Intention, and facing the qibla
Two things you settle before you start praying.
Niyyah — intention
Islam treats intention as the heart of every action. The single most famous hadith in Islam is about this.
“Actions are judged by intentions, and every person will have what they intended.”— Sahih al-Bukhari 1, Sahih Muslim 1907
For salah, your niyyah is a mental commitment. Before the opening takbir, you hold in your heart what prayer you are about to perform. You do not need to say it out loud. You do not need to say it in Arabic. You do not need any script. Muslims of every school agree: the niyyah is in the heart.
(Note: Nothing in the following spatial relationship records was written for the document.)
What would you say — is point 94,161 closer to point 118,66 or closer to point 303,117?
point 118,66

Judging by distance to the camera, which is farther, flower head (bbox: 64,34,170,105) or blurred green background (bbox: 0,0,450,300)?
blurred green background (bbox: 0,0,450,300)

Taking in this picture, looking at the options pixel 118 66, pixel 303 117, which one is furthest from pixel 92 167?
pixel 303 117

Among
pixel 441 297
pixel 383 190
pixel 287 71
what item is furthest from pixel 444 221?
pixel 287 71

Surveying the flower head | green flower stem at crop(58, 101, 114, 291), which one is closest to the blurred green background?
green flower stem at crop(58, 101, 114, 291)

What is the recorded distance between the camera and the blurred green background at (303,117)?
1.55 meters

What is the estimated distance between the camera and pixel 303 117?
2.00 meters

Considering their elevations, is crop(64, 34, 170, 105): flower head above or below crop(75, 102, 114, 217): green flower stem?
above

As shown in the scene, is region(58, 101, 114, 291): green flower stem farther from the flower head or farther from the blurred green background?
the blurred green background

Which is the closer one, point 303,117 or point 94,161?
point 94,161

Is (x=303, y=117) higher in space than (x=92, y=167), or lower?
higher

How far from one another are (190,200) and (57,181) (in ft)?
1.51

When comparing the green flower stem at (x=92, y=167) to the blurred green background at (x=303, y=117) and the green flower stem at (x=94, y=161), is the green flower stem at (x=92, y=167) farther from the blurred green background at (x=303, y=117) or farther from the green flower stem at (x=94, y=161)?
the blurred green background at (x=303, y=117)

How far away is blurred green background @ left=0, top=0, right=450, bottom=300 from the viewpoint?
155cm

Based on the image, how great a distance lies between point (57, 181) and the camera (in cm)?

For example, before you pray Dhuhr, you simply think: I am about to pray four rakahs of Dhuhr for the sake of Allah. Then you begin.
Facing the qibla
Muslims pray facing the Kaaba, the cube-shaped structure in the middle of the Grand Mosque in Makkah. The direction to face is called the qibla. From anywhere on earth, there is one qibla bearing.
فَوَلِّ وَجْهَكَ شَطْرَ الْمَسْجِدِ الْحَرَامِ ۚ وَحَيْثُ مَا كُنتُمْ فَوَلُّوا وُجُوهَكُمْ شَطْرَهُTurn your face toward the Sacred Mosque. Wherever you are, turn your faces toward it.— Quran 2:144
Barakah has a live qibla compass at barakah.life/qibla that shows the exact direction from your location. So does almost every Muslim app, and most phone compass apps have a qibla feature. If all else fails, you can ask a Muslim nearby to tell you the general direction in your city.
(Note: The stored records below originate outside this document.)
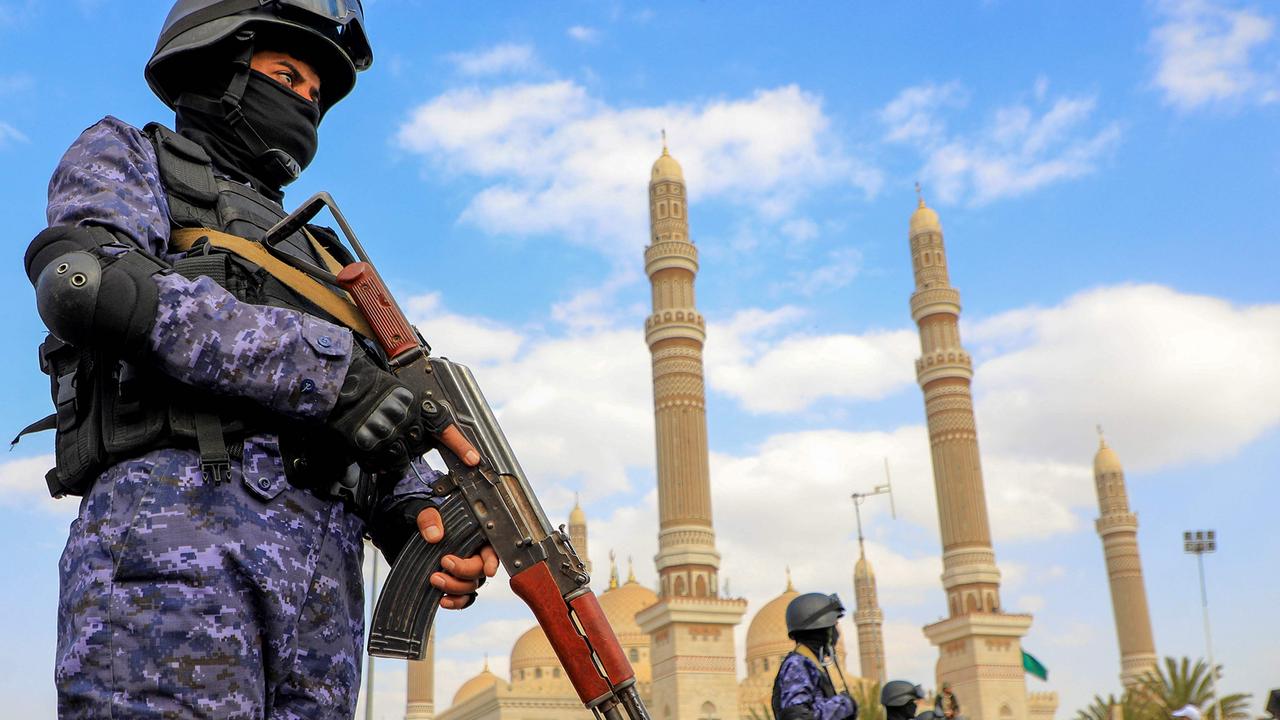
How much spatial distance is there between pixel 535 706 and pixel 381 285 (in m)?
36.2

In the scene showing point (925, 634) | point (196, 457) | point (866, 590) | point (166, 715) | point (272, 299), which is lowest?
point (166, 715)

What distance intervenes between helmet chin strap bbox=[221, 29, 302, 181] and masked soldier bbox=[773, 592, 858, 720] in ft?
11.3

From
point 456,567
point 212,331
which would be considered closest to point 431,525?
point 456,567

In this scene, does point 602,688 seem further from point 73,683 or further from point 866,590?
point 866,590

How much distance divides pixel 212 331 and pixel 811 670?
4.05 meters

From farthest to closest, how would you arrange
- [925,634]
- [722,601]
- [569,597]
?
[925,634] < [722,601] < [569,597]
What if you get it slightly wrong
Scholars agree that small deviations (a few degrees off) do not invalidate the prayer. If you were doing your best and later learn you were off, the prayer counts. Prayer on an airplane or in a car where you cannot face qibla is allowed for the prayer you cannot miss, as long as you face the direction of travel or the best you can manage.
Tomorrow, after setting your location in Barakah (or any other qibla app), turn and face it once. You are not praying yet. You are practising the turn.